Went back to the doctor for a follow up platelet test. Went down from 144 to 141 so not a huge dip and was told that I didn’t need to do any further tests. Still continuing with my papaya extract pills. At least the itching has started to stop and I can finally get a nap in after last night.
Starting to feel like my old self again and coincidentally it happens to be Thanksgiving. Energy levels aren’t back to 100% and don’t expect it to be there for the next 1-2 weeks. Fell asleep while attempting to do some work earlier in the day.
Overall, I would rate the experience with Dengue as probably one of the worst I’ve felt ever. Its the combination of the fever, nausea and exhaustion that basically stops you from having the energy to do basically anything. Add in that horrible rash on the tail end of recovery and what more can you ask for, you basically have the least enjoyable way to fall sick.
Unfortunately, most people aren’t eligible for the dengue vaccine until they have gotten infected at least once. According to Professor Paul Tambyah, the President-elect of the International Society of Infectious Diseases, this is because the vaccine works by priming the immune system and acts as a first infection. However, as the vaccine is not powerful enough against all four strains of dengue, it could therefore lead to an immune overreaction during a subsequent dengue infection.
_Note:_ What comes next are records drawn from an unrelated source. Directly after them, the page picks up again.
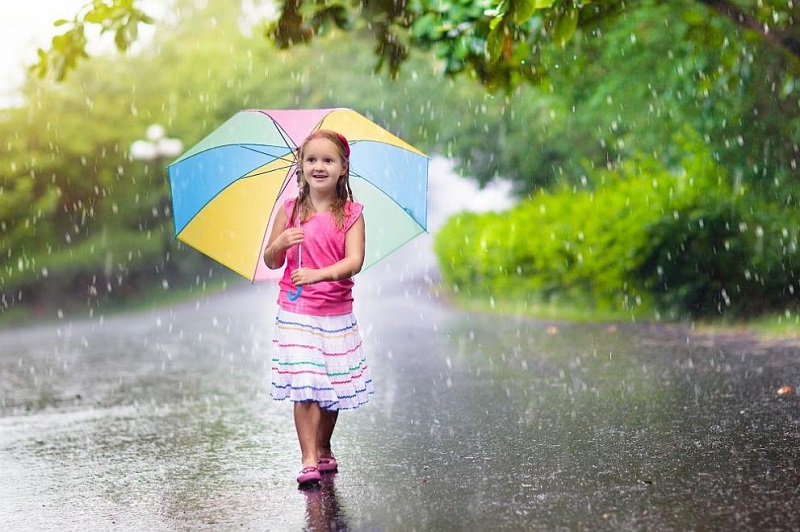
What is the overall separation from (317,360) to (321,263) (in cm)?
45

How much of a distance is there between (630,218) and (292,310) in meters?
8.78

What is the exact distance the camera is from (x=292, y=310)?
5.05m

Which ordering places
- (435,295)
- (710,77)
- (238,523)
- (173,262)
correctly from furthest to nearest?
(173,262) → (435,295) → (710,77) → (238,523)

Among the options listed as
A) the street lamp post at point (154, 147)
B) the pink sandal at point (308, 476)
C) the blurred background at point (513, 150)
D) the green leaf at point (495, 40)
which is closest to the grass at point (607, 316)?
the blurred background at point (513, 150)

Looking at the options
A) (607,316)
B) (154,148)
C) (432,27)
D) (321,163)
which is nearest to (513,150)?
(154,148)

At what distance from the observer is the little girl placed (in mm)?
5027

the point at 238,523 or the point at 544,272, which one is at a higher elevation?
the point at 544,272

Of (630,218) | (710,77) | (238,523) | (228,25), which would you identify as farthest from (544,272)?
(228,25)

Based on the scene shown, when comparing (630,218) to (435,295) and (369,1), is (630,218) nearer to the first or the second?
(369,1)

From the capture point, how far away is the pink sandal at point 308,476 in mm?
5059

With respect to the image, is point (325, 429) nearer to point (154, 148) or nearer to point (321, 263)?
point (321, 263)

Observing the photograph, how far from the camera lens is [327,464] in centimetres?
541

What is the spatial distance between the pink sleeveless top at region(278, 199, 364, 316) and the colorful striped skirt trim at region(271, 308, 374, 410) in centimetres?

On the bright side, there are new therapeutics on the way that could potentially kill dengue within 6 hours rather than having to suffer like me for 1-2 weeks. An injection filled with antibodies against the dengue virus itself could help to prevent the onset of serious disease and save a lot of lives (and suffering) in the process. Furthermore, the antibodies could prevent the mosquitoes from transmitting the dengue virus as well.
Would really not recommend anyone to catch dengue, it’s really quite an unpleasant experience on top of being dangerous. As cliche as it sounds, taking simple steps to stop mosquito breeding, such as by pouring away stagnant water and using oil tablets, is likely the best way to prevent getting dengue in the first place.